Type out the complete listing below word for word, without its pictures.

● **Questions about pictured scenes**
================================

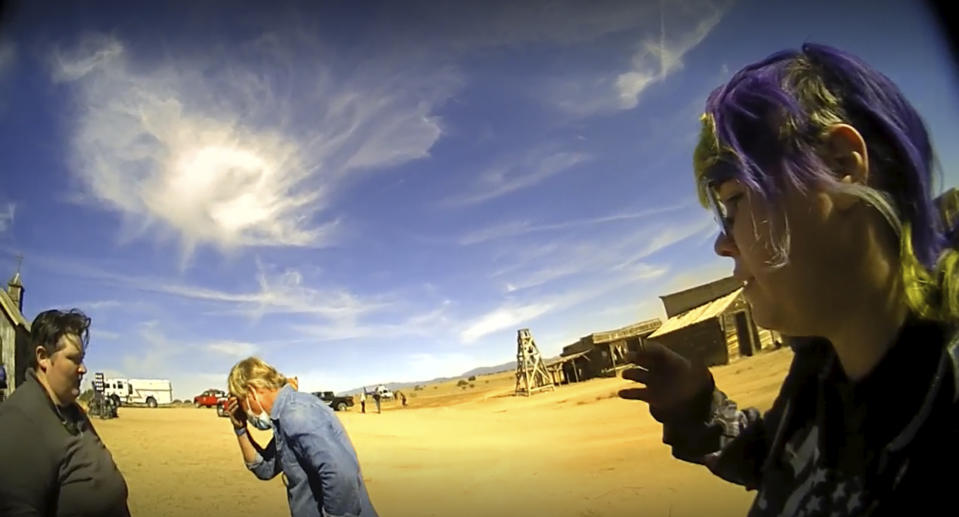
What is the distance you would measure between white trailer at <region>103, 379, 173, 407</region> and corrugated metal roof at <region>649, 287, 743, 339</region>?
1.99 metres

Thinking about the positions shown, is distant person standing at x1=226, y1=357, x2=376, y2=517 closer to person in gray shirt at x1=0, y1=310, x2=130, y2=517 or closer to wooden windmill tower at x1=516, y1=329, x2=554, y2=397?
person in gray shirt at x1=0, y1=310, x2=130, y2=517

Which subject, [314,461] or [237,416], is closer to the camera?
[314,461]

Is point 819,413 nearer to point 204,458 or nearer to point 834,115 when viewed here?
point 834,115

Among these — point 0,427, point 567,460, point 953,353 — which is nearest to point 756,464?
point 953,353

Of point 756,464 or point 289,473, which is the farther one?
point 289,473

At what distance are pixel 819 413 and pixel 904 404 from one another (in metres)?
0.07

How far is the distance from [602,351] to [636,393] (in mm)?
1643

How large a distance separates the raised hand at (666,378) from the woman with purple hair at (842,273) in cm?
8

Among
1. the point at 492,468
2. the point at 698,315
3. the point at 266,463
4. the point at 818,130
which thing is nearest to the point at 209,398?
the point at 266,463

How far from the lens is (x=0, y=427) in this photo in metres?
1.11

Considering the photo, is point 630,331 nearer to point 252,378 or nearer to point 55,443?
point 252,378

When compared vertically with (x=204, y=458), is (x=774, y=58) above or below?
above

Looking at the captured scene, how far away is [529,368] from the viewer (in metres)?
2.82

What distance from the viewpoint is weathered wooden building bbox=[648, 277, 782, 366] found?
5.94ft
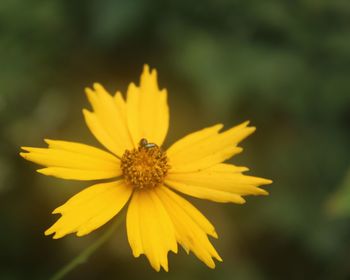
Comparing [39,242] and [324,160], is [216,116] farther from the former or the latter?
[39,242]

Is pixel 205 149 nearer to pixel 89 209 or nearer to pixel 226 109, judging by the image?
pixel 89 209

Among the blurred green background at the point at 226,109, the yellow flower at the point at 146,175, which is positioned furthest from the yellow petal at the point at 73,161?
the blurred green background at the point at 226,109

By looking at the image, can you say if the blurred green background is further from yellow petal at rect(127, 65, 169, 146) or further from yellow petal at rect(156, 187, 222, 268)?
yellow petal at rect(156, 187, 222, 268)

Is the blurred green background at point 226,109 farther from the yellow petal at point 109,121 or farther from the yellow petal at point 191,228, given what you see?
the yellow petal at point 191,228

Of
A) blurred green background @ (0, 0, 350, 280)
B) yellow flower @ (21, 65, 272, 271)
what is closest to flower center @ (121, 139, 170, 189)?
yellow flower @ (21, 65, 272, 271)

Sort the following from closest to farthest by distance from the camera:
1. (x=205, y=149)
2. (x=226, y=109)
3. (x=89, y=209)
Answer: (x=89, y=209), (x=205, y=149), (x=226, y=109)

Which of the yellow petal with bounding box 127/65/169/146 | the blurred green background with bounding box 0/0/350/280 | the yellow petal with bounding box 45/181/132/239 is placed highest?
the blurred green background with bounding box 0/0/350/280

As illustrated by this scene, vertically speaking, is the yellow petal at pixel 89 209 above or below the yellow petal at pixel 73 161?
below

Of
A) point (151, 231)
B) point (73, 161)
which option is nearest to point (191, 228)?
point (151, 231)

================================

● **SOLUTION**
What is the distance you would measure between white trailer at <region>103, 379, 173, 407</region> and corrugated metal roof at <region>649, 287, 743, 339</region>?
1.99 metres

Thinking about the positions shown, is distant person standing at x1=226, y1=357, x2=376, y2=517 closer to person in gray shirt at x1=0, y1=310, x2=130, y2=517 or closer to wooden windmill tower at x1=516, y1=329, x2=554, y2=397?
person in gray shirt at x1=0, y1=310, x2=130, y2=517

Which subject, [314,461] or [237,416], is closer to the camera?
[314,461]

Is point 819,413 nearer to point 204,458 or nearer to point 834,115 when viewed here?
point 834,115

Among these — point 0,427, point 567,460, point 953,353 — which is nearest to point 756,464?
point 953,353

Of point 756,464 or point 289,473, which is the farther one?
point 289,473

At what distance are pixel 819 413 and pixel 904 404 from one another (in metres)?
0.07

How far is the distance from [602,351] to [636,393] (in mm)?
1643

How large a distance separates the raised hand at (666,378) from the woman with purple hair at (842,273) in cm?
8

Among
1. the point at 492,468
2. the point at 698,315
3. the point at 266,463
4. the point at 818,130
which thing is nearest to the point at 209,398?
the point at 266,463

How far from the lens is (x=0, y=427) in this photo in metres?
1.11

Considering the photo, is point 630,331 nearer to point 252,378 or nearer to point 55,443?
point 252,378

When compared vertically with (x=204, y=458), is (x=774, y=58) above or below?
above

Looking at the captured scene, how far away is [529,368] from the viewer (in metres)?
2.82

What distance from the viewpoint is weathered wooden building bbox=[648, 277, 782, 366] found?
5.94ft
Comparing [39,242] and [324,160], is [216,116] farther from the former or the latter?
[39,242]

Is pixel 205 149 nearer to pixel 89 209 or nearer to pixel 226 109, judging by the image?
pixel 89 209

Among the blurred green background at the point at 226,109, the yellow flower at the point at 146,175, which is positioned furthest from the yellow petal at the point at 73,161?
the blurred green background at the point at 226,109

By looking at the image, can you say if the blurred green background is further from yellow petal at rect(127, 65, 169, 146) or further from yellow petal at rect(156, 187, 222, 268)?
yellow petal at rect(156, 187, 222, 268)

Is the blurred green background at point 226,109 farther from the yellow petal at point 109,121 or farther from the yellow petal at point 191,228, given what you see?
the yellow petal at point 191,228

Of
A) blurred green background @ (0, 0, 350, 280)
B) yellow flower @ (21, 65, 272, 271)
what is closest to flower center @ (121, 139, 170, 189)?
yellow flower @ (21, 65, 272, 271)

Sort the following from closest to farthest by distance from the camera:
1. (x=205, y=149)
2. (x=226, y=109)
3. (x=89, y=209)
Answer: (x=89, y=209), (x=205, y=149), (x=226, y=109)

Which of the yellow petal with bounding box 127/65/169/146 | the blurred green background with bounding box 0/0/350/280 | the yellow petal with bounding box 45/181/132/239 is placed highest?
the blurred green background with bounding box 0/0/350/280

As illustrated by this scene, vertically speaking, is the yellow petal at pixel 89 209 above or below the yellow petal at pixel 73 161?
below

Of
A) point (151, 231)
B) point (73, 161)
which option is nearest to point (191, 228)?
point (151, 231)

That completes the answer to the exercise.